柯鎮惡卻誤會了,以為對方是楊鐵心的師弟,當下放下了心,點點頭,對黃裳拱手還了一禮道:“既如此,少俠儘管住下,若須我等尋找那人的行蹤,請儘管吱會一聲,江南七怪決不含糊。”
“多謝柯大俠!”黃裳含笑道。要不是不懂蒙古話,才懶得耽在這裡,還要應付這些不相干的人。
黃裳自此就在郭靖家住了下來,白天出去打探梅超風的訊息,不過語言不通的確是麻煩,晚上回來和郭靖一起睡。在古代,北方水源不多,水資源很珍貴,多數北方人洗澡沒有南方人勤快,鐵木真的部落如今是草原實力最強的幾大部落之一,佔據的草原自然水土肥沃,並不缺水。郭靖受母親影晌,三、四天就會洗一次澡,但黃裳兩世愛潔,自然受不了他三、四天才洗一次。更何況郭靖要練武,常常出汗,黃裳哪裡受得了和他一起睡,從第一天兩人睡在一個蒙古包裡開始,黃裳就每晚趕著郭靖去洗澡,郭靖生性老實,雖覺得黃兄弟也太愛乾淨了,自己還挺乾淨的,但也遷就他乖乖的去了。

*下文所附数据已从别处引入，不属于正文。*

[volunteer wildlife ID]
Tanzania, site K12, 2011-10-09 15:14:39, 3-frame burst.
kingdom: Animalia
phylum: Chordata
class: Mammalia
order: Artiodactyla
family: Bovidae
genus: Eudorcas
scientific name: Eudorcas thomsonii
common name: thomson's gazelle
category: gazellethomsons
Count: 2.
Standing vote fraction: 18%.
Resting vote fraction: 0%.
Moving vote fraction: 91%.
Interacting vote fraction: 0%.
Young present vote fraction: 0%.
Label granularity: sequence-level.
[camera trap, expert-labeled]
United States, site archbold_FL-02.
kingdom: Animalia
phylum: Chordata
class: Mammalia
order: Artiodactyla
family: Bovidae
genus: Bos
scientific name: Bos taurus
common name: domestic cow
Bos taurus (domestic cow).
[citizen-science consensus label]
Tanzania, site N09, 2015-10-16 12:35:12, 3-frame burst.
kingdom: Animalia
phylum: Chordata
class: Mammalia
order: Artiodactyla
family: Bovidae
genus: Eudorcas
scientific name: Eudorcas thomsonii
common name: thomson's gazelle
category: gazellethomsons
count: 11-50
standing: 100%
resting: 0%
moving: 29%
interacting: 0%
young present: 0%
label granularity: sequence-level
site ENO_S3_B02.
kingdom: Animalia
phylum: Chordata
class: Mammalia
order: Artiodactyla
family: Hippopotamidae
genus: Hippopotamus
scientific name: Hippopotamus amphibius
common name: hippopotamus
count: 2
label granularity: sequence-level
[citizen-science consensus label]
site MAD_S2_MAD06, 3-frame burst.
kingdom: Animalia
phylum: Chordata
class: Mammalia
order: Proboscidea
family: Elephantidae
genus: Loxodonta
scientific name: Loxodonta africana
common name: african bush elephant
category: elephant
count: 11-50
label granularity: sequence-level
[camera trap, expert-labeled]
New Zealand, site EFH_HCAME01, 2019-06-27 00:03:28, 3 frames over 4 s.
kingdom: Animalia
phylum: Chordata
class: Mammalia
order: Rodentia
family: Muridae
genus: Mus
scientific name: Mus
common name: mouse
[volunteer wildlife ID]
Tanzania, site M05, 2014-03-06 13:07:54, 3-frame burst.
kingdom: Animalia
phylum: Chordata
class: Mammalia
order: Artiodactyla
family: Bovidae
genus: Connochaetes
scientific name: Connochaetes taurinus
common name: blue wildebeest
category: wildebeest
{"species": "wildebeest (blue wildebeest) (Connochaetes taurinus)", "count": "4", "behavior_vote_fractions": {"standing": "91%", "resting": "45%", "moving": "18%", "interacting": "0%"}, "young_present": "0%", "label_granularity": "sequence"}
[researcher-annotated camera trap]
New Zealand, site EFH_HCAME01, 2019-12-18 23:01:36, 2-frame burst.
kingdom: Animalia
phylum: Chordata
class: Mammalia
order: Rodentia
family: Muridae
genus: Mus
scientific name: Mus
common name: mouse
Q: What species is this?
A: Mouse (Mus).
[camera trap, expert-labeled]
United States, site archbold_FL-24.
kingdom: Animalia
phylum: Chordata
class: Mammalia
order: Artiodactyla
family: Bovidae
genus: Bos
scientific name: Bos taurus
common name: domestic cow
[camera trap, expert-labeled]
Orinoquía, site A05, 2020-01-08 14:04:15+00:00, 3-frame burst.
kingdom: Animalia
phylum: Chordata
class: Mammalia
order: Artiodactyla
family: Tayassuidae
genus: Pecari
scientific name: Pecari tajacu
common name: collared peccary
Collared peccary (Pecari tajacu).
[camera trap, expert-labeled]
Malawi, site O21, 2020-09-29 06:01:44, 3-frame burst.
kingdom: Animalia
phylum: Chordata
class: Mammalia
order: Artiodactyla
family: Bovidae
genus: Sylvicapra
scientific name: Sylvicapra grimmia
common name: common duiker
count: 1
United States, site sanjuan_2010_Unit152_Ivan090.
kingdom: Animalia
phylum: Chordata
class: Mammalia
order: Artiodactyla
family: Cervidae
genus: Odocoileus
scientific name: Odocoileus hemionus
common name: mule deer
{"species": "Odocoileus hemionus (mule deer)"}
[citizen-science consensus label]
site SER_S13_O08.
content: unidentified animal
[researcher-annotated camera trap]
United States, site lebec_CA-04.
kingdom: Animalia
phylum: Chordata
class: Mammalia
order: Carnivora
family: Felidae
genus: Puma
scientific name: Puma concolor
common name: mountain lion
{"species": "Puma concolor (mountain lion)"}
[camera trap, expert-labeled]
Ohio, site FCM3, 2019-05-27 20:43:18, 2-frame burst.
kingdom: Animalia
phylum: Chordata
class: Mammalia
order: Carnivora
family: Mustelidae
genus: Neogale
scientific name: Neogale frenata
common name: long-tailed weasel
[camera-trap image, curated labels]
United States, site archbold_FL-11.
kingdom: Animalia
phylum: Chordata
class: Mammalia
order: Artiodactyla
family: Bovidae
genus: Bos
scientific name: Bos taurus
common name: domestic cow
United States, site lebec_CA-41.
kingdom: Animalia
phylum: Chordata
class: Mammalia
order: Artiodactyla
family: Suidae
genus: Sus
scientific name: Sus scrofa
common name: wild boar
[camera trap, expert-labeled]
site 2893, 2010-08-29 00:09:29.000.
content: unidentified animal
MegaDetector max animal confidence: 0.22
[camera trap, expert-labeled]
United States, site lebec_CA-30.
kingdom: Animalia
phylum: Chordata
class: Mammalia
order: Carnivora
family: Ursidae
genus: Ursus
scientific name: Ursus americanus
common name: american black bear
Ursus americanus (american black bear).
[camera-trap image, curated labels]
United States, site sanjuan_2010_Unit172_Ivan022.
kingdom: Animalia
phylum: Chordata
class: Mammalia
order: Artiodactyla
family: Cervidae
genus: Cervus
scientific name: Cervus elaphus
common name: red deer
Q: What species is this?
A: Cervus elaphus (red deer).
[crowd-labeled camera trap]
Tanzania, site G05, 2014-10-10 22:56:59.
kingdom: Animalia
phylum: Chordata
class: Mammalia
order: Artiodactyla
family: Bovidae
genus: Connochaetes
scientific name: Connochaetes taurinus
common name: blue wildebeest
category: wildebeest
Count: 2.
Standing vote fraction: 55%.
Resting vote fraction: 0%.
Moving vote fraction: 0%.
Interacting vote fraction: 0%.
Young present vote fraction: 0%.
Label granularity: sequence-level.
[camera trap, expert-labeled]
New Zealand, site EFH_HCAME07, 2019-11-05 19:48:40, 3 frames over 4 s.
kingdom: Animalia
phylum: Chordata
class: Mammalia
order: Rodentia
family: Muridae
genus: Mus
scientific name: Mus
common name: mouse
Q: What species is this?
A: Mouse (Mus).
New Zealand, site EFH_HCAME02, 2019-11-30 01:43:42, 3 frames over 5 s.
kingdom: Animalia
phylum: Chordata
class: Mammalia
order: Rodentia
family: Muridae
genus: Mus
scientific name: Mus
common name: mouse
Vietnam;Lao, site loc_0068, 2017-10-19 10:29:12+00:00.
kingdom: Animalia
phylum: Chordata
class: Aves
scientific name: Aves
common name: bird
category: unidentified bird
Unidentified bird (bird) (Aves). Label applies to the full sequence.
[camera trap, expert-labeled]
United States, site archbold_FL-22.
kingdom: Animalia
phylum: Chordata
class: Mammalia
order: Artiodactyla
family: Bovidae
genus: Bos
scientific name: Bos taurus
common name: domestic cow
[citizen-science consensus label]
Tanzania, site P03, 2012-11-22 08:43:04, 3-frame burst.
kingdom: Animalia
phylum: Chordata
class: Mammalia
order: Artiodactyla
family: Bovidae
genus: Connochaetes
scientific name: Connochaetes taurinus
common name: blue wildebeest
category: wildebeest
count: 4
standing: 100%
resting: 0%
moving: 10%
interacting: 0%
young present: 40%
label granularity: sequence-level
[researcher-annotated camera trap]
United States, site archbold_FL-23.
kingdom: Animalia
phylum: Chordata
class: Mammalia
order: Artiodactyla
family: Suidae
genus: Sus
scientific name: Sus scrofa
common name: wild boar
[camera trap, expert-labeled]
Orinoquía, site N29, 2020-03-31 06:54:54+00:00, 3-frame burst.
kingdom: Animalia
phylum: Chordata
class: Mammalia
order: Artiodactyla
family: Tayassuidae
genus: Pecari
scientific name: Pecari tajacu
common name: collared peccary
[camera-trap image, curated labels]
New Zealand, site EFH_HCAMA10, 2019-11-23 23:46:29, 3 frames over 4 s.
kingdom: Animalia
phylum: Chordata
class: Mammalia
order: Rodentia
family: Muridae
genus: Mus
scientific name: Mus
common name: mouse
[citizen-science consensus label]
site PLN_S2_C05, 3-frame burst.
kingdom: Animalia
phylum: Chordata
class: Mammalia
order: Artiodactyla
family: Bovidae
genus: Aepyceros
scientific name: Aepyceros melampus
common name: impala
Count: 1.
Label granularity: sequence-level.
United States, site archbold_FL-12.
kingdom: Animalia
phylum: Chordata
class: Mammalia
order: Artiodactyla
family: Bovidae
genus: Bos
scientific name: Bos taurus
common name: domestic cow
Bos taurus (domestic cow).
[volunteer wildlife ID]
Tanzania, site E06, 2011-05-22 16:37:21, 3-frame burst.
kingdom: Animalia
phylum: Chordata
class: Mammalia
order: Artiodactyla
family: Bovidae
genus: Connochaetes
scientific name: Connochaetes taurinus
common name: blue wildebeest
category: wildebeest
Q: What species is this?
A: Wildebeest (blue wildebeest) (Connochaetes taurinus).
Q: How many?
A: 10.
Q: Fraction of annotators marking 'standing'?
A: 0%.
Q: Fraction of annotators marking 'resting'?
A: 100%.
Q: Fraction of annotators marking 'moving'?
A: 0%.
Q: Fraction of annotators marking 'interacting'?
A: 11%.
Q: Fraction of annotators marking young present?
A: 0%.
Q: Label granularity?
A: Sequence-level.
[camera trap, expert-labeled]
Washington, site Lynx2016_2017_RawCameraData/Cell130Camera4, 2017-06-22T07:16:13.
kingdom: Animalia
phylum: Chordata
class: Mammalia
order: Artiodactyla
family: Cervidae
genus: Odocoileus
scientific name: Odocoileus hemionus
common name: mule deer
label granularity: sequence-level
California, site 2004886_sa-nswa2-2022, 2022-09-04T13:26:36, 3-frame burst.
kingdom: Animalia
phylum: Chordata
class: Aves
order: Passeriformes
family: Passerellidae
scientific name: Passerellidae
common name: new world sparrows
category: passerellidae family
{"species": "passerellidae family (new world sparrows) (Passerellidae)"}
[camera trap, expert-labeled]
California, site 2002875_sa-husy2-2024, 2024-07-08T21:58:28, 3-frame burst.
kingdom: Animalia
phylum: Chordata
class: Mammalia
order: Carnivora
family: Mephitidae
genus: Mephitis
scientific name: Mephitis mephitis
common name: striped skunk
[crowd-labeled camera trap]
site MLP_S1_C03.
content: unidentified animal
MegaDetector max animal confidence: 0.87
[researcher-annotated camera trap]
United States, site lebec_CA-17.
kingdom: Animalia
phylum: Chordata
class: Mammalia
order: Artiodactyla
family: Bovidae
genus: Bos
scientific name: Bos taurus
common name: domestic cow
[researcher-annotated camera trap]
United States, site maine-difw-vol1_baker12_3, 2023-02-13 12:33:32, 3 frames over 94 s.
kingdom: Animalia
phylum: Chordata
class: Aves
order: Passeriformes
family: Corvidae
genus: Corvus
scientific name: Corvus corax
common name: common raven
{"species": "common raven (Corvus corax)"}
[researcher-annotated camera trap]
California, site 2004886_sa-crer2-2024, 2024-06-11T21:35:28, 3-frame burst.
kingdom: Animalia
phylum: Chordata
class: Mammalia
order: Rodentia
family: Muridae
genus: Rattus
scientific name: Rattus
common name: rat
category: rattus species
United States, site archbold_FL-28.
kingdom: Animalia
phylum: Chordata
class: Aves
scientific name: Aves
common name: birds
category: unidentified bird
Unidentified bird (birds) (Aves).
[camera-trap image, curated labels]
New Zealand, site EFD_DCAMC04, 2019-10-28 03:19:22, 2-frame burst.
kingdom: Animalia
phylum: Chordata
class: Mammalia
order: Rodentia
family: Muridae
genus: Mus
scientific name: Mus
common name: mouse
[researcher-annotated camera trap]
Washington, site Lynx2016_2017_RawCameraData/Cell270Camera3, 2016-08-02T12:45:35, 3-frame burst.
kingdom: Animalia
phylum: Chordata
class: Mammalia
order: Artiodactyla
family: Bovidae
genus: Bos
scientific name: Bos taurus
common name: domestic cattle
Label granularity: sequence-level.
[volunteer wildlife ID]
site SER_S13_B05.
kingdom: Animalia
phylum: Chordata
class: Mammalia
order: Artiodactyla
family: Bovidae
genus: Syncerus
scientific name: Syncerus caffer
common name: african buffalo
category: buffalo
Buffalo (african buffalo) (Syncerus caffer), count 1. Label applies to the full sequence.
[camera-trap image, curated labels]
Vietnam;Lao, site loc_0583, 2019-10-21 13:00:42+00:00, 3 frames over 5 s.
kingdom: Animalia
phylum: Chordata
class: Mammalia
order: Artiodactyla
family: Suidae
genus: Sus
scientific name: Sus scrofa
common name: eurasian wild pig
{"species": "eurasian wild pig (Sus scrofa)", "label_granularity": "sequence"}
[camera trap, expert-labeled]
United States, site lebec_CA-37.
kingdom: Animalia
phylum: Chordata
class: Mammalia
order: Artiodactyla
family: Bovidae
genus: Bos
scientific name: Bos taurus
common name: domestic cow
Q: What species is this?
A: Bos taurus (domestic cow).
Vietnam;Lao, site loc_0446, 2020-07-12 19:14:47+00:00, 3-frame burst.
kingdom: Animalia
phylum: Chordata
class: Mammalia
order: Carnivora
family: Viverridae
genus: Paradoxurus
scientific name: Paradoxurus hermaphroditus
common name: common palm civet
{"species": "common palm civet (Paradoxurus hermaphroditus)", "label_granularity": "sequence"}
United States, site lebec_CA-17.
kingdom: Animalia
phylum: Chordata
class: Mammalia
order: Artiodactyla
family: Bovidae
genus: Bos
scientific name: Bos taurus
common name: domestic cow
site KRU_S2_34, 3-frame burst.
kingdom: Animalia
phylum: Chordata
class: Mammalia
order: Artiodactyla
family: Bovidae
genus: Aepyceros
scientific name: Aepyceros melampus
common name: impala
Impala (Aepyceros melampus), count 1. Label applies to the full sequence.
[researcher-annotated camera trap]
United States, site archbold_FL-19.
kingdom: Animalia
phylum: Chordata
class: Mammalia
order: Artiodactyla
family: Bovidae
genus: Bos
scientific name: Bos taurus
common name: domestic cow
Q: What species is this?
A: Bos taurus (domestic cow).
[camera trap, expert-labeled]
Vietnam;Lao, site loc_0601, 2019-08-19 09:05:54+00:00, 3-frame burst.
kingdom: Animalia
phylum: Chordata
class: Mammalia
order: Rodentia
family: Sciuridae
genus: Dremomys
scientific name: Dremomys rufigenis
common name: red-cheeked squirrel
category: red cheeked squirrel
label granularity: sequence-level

這樣過了一週,黃裳深感語言不通的苦惱。在原著中梅超風會抓了華箏,他為此特地避了人問過郭靖,知道了郭靖現在還沒有成為金刀附馬,梅超風在殺了張阿生後,也沒有在出現過。在劇情已經改變了這麼多的情況下,黃裳不敢肯定這點會不會發生改變,還是得主動去打探梅超風的訊息,而不能坐等劇情發生。語言不通很難打探訊息,黃裳決定學說蒙古話,也用不著學多好,基本的對話會說,能交流就行,只要可以交流就能打探訊息。打定主意,去郭靖每天習武的地方找他。江南七怪會不會怪他打斷他們教弟子,那不在他的考慮範圍之內。